Daha büyük poşet istediğinde "bu var bu bitsin sonra depodan getircez" diyen kasiyerine, karpuz kırmızı çıkmazsa geri alırım deyip 13 kilo karpuzu kesip kelek çıktığındaki "artık geri alınmaz" diyen manavına her defasın soğuk kola almak için uzandığım buzdolabındaki boş reyonu görüp bilgi veridiğimde "hemen doldurucaz" diyen ve çalışanları suçlama basitliğinden kurtulamayan müdürüne, yılbaşının 5 gün geçmesine rağmen hala "mutlu yıllar" ibaresini anasayfadan kaldırmayan site tasarımcısına , telefonla şikayet etmek istediğimde ses tonlaması ve uslubundan depo şefi olduğunu kolayca anlayabileceğim müşteri hizmetlerine kadar büyük bir zincir(!) oluşturmuşlar.

Şimdi kısa bir muhasebe yapalım; 49 şubeli bir zincir,Ankaranın heryerinde ve eskişehirde hizmet vermekte ortalama 1000 e yakın eleman 200 e yakın tedarikçi günlük ortalama 400 bin lira cirolu bir şirketten bahsediyoruz.Sizce çağdaş market hizmet sektöründe sade bu rakamlarla gelişmiş ve büyük bir şirket mi?

Büyümeyi yanlış algılama hastalığını her adım attığınız yerde görmeniz mümkün.Elbetteki böyle bir şirketin standartları yaklaması zor ama zoru başarmadığınızda büyük ve gelişmiş sayılmazsınız!

Sektörde ilk adımı attığımızda elbetteki biz de böyle bir hastalığa kapılmıştık bir çok girişimcinin yaşadığı gibi ama sonrasında sadece bir nefes alıp düşündük; büyümeyi ve gelişmeyi yanlış anlama hastalığını 2. yılın sonunda teşhis ve tadavi ettik.

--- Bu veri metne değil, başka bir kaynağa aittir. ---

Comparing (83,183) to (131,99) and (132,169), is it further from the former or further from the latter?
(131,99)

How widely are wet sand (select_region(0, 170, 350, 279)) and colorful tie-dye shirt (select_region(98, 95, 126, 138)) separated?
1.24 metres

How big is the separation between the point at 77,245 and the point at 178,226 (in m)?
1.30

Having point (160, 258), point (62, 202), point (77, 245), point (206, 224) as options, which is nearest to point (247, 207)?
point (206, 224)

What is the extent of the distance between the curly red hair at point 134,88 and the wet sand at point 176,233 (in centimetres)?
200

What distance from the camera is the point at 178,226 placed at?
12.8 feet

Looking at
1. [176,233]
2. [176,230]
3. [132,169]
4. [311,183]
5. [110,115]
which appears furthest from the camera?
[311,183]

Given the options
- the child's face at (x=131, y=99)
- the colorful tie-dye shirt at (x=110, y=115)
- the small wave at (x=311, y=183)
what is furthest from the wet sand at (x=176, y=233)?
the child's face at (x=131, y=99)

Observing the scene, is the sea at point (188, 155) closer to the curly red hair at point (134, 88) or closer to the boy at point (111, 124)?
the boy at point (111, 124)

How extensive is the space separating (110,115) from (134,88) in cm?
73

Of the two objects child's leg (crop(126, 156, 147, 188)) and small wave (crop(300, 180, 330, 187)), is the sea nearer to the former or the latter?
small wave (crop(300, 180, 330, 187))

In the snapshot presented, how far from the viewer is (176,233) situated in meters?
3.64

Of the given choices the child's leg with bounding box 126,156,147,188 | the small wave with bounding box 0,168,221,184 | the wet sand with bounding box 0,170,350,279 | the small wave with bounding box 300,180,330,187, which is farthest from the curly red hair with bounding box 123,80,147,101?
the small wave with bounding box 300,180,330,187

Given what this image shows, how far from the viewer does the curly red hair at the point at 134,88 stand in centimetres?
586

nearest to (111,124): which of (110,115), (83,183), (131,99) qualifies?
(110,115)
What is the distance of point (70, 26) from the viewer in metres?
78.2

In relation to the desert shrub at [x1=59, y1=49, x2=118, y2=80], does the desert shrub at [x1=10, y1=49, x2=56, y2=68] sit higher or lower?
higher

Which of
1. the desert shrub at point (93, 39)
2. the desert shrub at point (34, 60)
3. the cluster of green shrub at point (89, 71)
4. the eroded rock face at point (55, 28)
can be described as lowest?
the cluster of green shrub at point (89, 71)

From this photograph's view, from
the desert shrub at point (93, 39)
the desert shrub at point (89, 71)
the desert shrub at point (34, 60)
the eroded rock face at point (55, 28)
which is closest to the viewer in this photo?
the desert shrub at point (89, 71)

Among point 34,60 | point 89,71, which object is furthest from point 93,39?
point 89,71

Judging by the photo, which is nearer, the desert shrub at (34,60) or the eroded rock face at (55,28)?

İyi bir gelişme ve büyüme sağlamanın temeli sadece hedeflediğin nişlere ve pazarlara ve rakamlara ulaşmak değildir.İyi bir gelişme ve büyüme sağlamak standartları sağlamak, her giridğin pazarda aynı kalitede hizmet vermek, bu hizmetten yararlananın sayısı arttıkça bu hizmetin niteliğini düşürmemektir.


İşin Özeti
Yaptığın yada yapacağın her işte rakamlarla veya pazar pazar payıyla küçük de olsan bir işte en iyi ol.Standartlarını sağla ve en iyi olmakla beraber gelen büyümede standartlarından taviz verme.